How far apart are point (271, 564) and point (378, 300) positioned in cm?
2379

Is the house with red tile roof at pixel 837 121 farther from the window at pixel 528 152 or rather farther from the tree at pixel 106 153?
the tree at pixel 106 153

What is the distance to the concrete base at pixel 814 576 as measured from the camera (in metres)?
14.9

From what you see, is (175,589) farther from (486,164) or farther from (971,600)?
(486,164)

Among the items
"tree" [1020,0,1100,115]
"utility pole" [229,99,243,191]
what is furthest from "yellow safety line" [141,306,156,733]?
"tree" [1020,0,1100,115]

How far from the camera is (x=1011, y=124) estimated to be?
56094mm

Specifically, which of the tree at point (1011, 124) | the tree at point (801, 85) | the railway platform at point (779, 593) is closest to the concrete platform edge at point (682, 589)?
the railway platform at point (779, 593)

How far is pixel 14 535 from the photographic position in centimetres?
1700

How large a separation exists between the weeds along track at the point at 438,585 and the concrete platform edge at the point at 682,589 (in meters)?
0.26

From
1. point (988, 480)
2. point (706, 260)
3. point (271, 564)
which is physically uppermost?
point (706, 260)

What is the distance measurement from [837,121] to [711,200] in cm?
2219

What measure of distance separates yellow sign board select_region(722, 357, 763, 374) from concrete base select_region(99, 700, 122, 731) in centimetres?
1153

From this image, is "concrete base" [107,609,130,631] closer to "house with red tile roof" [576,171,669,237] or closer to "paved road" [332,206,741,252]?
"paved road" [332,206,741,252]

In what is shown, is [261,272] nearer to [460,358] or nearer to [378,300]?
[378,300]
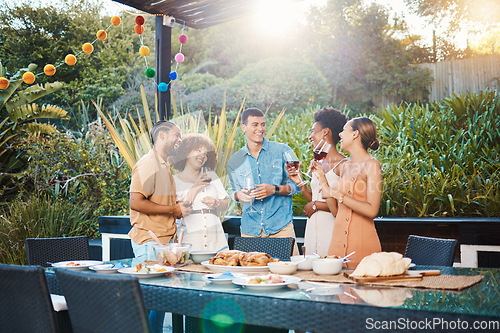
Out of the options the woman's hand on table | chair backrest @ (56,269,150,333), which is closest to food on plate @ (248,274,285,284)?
chair backrest @ (56,269,150,333)

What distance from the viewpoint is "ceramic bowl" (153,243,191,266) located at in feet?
8.96

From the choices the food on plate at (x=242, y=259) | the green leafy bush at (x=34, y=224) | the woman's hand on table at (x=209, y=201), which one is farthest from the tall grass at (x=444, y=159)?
the green leafy bush at (x=34, y=224)

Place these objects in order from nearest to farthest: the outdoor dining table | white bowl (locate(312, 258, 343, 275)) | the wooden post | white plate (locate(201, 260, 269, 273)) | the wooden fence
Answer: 1. the outdoor dining table
2. white bowl (locate(312, 258, 343, 275))
3. white plate (locate(201, 260, 269, 273))
4. the wooden post
5. the wooden fence

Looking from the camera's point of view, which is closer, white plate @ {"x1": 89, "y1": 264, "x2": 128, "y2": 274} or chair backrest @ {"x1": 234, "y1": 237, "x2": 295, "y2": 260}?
white plate @ {"x1": 89, "y1": 264, "x2": 128, "y2": 274}

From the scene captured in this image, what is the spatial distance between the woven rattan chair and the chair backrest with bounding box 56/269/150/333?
0.12 metres

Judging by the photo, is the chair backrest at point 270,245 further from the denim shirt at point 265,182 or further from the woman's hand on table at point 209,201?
the woman's hand on table at point 209,201

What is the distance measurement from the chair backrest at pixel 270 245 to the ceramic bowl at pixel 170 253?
27.8 inches

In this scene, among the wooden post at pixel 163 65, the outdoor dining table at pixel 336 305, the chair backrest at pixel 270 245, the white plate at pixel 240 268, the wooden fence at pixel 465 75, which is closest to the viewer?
the outdoor dining table at pixel 336 305

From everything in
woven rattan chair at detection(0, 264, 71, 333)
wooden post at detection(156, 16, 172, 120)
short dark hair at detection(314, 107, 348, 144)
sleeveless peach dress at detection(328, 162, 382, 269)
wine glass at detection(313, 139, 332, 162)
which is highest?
wooden post at detection(156, 16, 172, 120)

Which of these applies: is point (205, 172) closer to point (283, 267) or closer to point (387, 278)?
point (283, 267)

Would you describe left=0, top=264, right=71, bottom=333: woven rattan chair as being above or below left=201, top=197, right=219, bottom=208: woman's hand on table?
below

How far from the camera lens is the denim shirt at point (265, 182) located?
12.2 ft

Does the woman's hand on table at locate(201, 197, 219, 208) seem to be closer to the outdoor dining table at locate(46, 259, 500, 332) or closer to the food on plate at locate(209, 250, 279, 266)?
the food on plate at locate(209, 250, 279, 266)

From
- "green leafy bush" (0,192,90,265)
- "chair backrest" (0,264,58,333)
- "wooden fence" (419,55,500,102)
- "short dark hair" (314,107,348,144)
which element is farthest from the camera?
"wooden fence" (419,55,500,102)
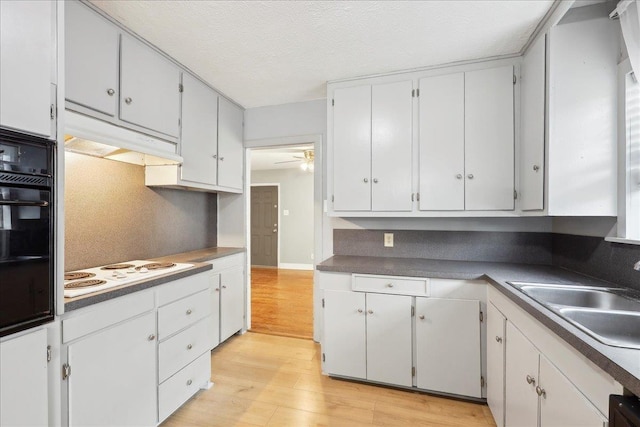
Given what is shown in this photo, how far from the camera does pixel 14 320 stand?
1.00 meters

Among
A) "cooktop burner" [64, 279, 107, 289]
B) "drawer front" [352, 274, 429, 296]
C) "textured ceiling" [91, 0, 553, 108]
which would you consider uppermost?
"textured ceiling" [91, 0, 553, 108]

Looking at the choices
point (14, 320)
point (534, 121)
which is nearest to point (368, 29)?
point (534, 121)

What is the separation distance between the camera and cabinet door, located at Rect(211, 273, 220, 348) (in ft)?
8.38

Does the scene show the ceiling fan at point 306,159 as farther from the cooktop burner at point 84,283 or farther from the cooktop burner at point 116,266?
the cooktop burner at point 84,283

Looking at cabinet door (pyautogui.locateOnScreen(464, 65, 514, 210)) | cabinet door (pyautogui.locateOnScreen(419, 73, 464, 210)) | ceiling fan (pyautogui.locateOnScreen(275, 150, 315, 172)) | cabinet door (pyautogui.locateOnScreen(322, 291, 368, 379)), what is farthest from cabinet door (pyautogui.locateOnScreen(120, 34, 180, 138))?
ceiling fan (pyautogui.locateOnScreen(275, 150, 315, 172))

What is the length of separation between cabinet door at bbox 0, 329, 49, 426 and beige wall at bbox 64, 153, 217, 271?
2.91 feet

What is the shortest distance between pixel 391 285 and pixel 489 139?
1291mm

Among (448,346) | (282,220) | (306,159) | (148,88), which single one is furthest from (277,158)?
(448,346)

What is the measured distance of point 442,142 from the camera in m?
2.17

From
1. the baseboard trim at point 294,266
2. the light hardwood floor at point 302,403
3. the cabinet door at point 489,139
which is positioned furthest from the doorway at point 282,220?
the cabinet door at point 489,139

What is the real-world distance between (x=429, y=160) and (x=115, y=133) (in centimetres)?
212

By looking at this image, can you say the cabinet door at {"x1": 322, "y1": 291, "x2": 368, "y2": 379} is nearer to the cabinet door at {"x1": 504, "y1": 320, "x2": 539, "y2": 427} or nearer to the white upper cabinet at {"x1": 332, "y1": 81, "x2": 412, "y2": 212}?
the white upper cabinet at {"x1": 332, "y1": 81, "x2": 412, "y2": 212}

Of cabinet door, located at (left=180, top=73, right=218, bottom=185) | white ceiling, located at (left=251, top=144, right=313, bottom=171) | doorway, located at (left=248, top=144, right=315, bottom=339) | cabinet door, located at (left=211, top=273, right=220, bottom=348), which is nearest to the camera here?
cabinet door, located at (left=180, top=73, right=218, bottom=185)

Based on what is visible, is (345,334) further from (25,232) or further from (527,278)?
(25,232)
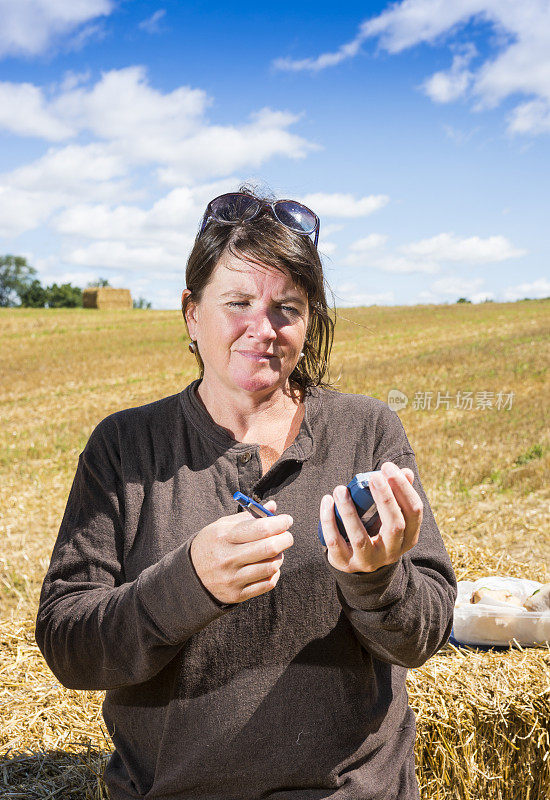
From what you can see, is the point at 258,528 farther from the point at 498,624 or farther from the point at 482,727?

» **AIM OF THE TASK**
Reproduce the material above word for word, starting at the line containing "Looking from the" and ending at the line containing "27.8 inches", with both of those lines included.

» **RESULT FOR THIS TASK**
Looking from the camera's point of view, which is closer, white plate @ {"x1": 89, "y1": 264, "x2": 128, "y2": 274} or chair backrest @ {"x1": 234, "y1": 237, "x2": 295, "y2": 260}?
white plate @ {"x1": 89, "y1": 264, "x2": 128, "y2": 274}

From the scene captured in this image, what is the spatial distance between the woven rattan chair and the chair backrest with bounding box 56/269/150/333?
0.12 metres

Judging by the photo, is the chair backrest at point 270,245 further from the denim shirt at point 265,182 or further from the woman's hand on table at point 209,201?
the woman's hand on table at point 209,201

What is the distance measurement from the chair backrest at pixel 270 245 to the ceramic bowl at pixel 170 253?
27.8 inches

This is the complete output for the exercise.